In the passage about Jonathan Haidt, who co-wrote The Coddling of the American Mind with him?

Passage shown –
[START]

Jonathan David Haidt (; born October 19, 1963) is an American social psychologist and author. He is the Thomas Cooley Professor of Ethical Leadership at the New York University Stern School of Business. His main areas of study are the psychology of morality and moral emotions.

Haidt's main scientific contributions come from the psychological field of moral foundations theory, which attempts to explain the evolutionary origins of human moral reasoning on the basis of innate, gut feelings rather than logic and reason. The theory was later extended to explain the different moral reasoning and how they relate to political ideology, with different political orientations prioritizing different sets of morals. The research served as a foundation for future books on various topics.

Haidt has written three books for general audiences: The Happiness Hypothesis: Finding Modern Truth in Ancient Wisdom (2006) explores the relationship between ancient philosophies and modern science; The Righteous Mind: Why Good People are Divided by Politics and Religion (2012) examines how morality is shaped by emotion and intuition more than by reasoning, and why differing political groups have different notions of right and wrong; and The Coddling of the American Mind: How Good Intentions and Bad Ideas Are Setting Up a Generation for Failure (2018), co-written with Greg Lukianoff, explores the rising political polarization and changing culture on college campuses, and its effects on mental health.

[END]

Stored data –
[START]

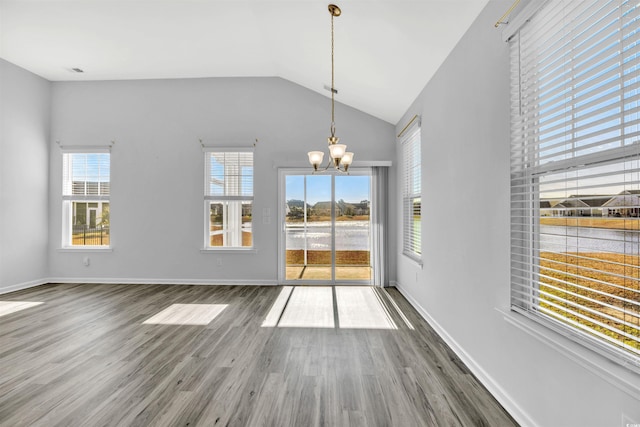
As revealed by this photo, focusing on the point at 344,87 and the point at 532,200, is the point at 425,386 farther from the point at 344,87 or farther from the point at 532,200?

[END]

Exercise result – Greg Lukianoff